# [TASK TO CARRY OUT]
Rewrite the material below, replacing "camera distance" with "distance from the camera" and keeping everything else the same. Leave the pictures out of your answer.

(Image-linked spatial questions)
::::

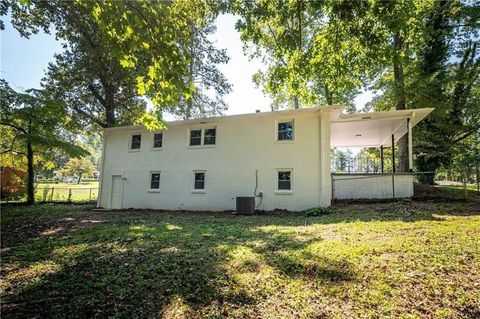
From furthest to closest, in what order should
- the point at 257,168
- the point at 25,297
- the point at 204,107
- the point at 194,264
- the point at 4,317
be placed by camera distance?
the point at 204,107
the point at 257,168
the point at 194,264
the point at 25,297
the point at 4,317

::::

# [THE RESULT]
From furthest to closest, in what order should
- the point at 257,168
- the point at 25,297
- the point at 204,107
- the point at 194,264
- the point at 4,317
be placed by distance from the camera?
the point at 204,107
the point at 257,168
the point at 194,264
the point at 25,297
the point at 4,317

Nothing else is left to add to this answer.